Tomorrow marks the end of two one week sessions. We culminate with a fashion show, which the kids just love. They sashay across the stage of the theater in which we hold camp, showing off simple designs they've come up with with the help of MaryJ and our two teen assistants. MaryJ and I get a good laugh over the fact that, though I am a lousy seamstress, crap with money management, and sometimes don't feel terribly patient (which I try not to let show), I am at the helm of an endeavor that calls for all these things.

But I think the key is to just let the kids have some creative freedom, not to be too imposing on them. They get to dig through big bins of old fabric we've accumulated and to take multiple t-shirts and cut them up and reconfigure them into something new, some personal statement.

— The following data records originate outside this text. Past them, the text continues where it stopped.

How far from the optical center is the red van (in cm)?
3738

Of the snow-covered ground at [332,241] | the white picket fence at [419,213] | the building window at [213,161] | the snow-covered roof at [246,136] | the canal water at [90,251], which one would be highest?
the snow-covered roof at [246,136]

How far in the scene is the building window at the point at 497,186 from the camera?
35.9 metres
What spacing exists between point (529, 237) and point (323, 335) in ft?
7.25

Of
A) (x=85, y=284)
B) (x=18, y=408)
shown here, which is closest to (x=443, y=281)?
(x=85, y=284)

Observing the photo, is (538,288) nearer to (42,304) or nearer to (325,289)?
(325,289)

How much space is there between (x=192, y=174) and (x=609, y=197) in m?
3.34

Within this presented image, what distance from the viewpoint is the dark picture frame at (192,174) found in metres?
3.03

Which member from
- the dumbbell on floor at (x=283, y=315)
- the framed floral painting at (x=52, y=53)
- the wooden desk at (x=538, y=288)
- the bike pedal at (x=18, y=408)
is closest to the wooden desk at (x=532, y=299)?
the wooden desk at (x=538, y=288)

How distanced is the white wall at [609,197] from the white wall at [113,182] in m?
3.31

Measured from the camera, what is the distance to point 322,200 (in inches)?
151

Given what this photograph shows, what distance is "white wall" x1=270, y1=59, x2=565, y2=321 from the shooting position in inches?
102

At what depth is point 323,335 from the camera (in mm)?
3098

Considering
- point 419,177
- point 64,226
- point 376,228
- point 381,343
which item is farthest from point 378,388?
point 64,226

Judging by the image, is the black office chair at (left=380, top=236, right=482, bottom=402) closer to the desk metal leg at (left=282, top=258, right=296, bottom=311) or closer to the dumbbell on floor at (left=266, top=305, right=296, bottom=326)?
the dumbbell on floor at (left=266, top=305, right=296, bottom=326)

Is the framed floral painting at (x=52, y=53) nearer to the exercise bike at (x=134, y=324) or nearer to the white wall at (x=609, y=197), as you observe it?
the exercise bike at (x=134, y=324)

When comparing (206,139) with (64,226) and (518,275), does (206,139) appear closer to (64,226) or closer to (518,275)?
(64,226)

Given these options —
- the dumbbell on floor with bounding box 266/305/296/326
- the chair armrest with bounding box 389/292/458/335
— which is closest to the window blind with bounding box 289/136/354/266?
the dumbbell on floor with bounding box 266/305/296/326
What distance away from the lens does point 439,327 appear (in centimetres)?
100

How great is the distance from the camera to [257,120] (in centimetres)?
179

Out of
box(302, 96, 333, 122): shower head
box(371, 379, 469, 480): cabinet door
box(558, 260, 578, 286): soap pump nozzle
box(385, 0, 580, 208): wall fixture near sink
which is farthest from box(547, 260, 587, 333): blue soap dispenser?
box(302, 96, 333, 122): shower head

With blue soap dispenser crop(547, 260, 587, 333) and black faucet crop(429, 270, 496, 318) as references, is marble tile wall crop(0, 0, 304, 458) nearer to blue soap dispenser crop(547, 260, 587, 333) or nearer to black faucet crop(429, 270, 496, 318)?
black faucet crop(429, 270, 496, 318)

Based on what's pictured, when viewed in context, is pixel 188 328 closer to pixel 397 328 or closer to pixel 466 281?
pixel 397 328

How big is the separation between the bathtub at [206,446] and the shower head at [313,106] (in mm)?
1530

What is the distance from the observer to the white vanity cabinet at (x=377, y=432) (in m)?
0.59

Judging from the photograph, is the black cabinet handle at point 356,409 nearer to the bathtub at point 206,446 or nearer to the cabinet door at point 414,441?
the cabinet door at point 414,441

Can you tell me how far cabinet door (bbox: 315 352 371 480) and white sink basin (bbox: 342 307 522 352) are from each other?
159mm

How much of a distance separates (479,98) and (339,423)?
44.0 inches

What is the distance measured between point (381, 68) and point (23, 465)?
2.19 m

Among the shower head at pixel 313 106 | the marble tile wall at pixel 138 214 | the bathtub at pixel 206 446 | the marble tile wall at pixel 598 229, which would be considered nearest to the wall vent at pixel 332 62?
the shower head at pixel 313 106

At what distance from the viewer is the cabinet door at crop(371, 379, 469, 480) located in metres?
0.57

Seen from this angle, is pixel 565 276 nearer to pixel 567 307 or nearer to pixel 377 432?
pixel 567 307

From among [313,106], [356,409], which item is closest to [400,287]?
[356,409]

We also do pillowcase skirts and accessories.

All this reminds me of my mother who is an incredible seamstress and who, I think to preserve her sanity, often set her nine children down with lots of inexpensive craft items and let us have at it. I never lost my love of crafting. And though my sewing is lacking to put it mildly, I'm an okay knitter, so I'm not a total loss in the textile creation department.

And now I'm off to another day of humming machines and giggling girls. We'll do a rehearsal today, and put up our set (a big cardboard box painted with a summer scene). And the excitement will build until tomorrow when, at 11:30, we will commence to having a short but thrilling show.